Despite positive IDT results, patients with mild reactions to the first dose of the vaccine received the second dose without any tolerability problems [11, 40, 41]. Thus, we consider that routine skin testing should not be performed in these patients. On the other hand, patients who have experienced moderate or severe reactions to the first dose should be referred to an allergist for evaluation and skin testing with the suspect vaccine. If the test results negative, the reaction is not considered IgE-mediated and the second dose can be administered with 30 min of observation. If the test results positive, maximum caution should be taken. Administering the second dose in graded doses with premedication under close observation could be an option, although shared decision-making with the patient should be necessary [5, 42].

The main strength of the study is the clinical idea that justifies it, since the objective is to assess the impact of an interventional screening program in high-risk patients.

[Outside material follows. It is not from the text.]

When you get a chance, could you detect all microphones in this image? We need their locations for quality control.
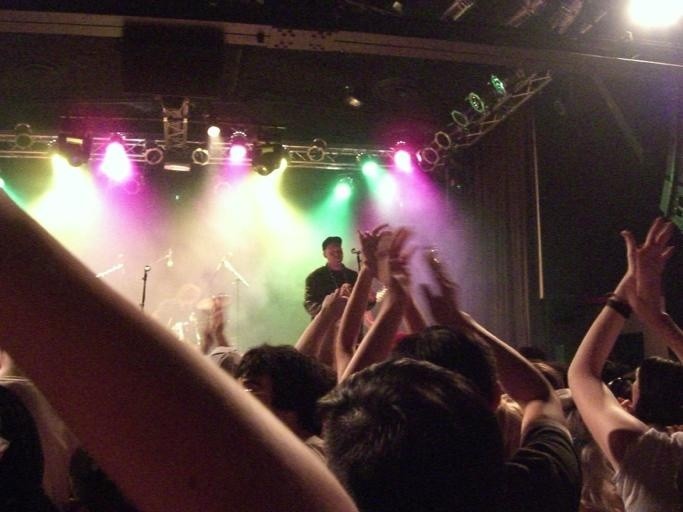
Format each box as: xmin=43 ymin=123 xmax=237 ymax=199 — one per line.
xmin=143 ymin=265 xmax=151 ymax=281
xmin=166 ymin=251 xmax=174 ymax=269
xmin=351 ymin=248 xmax=361 ymax=254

However, due to the small number of patients, who belong to a very specific region, caution should be taken when extrapolating these results to the general population. Therefore, further studies with a larger population and a greater representation of all possible regions are needed.

Conclusions

Thanks to the allergological and immunohistochemical study, we have been able to complete the vaccination protocol in about half of the patients who presented suspected hypersensitivity reactions. Hence the importance of the figure of the allergist together with other specialties in the resolution of problems regarding hypersensitivity reactions with anti-SARS-CoV-2 vaccines, given that the objective is to ensure that a large majority of the population completes the vaccination protocol. On the other hand, the finding of IDTs with the vaccines themselves could constitute a valuable method for assessing the immunogenicity of the vaccines, although it would be necessary to define the specificity of the response evoked by the inoculum; either some component of the vaccine or the SARS-CoV-2 antigen encoded by the vaccine. Thus, we consider that routine skin testing should not be performed in patients with mild reactions, only in those with moderate and severe reactions.